[Given records — start]

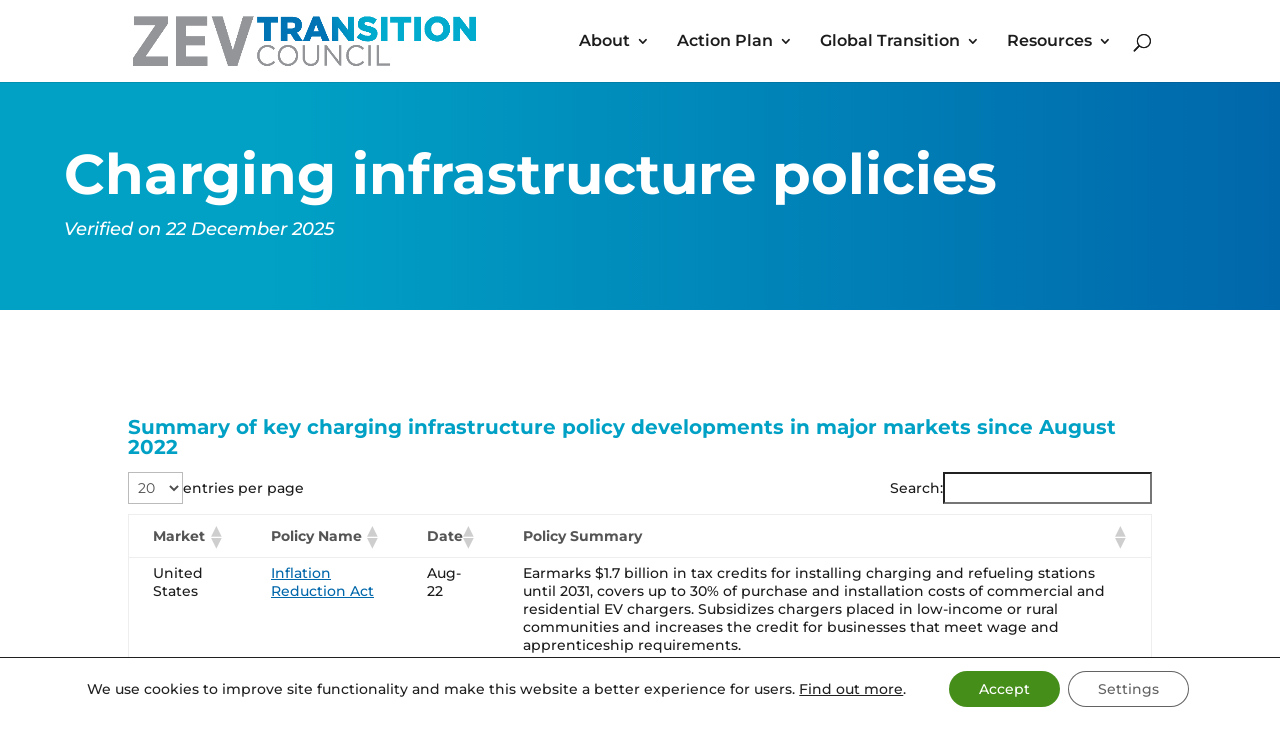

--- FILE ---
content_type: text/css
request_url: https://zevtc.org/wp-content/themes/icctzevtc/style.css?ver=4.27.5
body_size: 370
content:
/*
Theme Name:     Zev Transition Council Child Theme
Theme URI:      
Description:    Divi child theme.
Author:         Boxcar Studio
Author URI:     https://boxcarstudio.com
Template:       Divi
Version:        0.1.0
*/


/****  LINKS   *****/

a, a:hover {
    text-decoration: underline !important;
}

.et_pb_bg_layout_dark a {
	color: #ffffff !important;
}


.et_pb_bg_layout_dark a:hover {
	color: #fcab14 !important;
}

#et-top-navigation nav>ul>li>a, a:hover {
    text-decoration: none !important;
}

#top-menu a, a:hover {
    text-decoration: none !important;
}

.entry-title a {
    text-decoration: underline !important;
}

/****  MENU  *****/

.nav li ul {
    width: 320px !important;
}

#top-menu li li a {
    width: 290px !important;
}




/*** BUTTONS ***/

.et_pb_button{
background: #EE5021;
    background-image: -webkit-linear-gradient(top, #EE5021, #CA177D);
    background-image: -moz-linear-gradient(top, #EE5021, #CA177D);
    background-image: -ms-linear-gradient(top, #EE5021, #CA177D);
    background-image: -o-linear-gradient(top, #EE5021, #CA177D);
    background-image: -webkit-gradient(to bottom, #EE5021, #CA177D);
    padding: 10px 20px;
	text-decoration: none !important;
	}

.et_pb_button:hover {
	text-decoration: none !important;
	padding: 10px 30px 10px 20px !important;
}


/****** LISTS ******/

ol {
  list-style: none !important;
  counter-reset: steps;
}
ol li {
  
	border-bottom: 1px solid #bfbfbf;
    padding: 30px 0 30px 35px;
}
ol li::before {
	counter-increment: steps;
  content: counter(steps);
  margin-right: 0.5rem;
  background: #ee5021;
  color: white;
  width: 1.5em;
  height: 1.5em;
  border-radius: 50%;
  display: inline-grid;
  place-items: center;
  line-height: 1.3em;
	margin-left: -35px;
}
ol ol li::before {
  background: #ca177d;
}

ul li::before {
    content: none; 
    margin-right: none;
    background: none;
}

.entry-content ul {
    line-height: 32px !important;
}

[Given records — finish]
[Given records — start]

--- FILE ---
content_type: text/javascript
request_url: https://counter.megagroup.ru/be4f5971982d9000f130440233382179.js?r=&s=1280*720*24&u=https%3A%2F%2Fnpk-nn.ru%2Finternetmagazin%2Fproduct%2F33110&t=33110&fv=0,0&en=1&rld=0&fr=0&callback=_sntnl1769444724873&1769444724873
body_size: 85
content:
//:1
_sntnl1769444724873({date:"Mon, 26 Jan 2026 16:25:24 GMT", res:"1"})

[Given records — finish]

* _What you are asked to do_: Using the material, count the lines where the word "style" appears. Give the number by itself.

* _Reply_: 2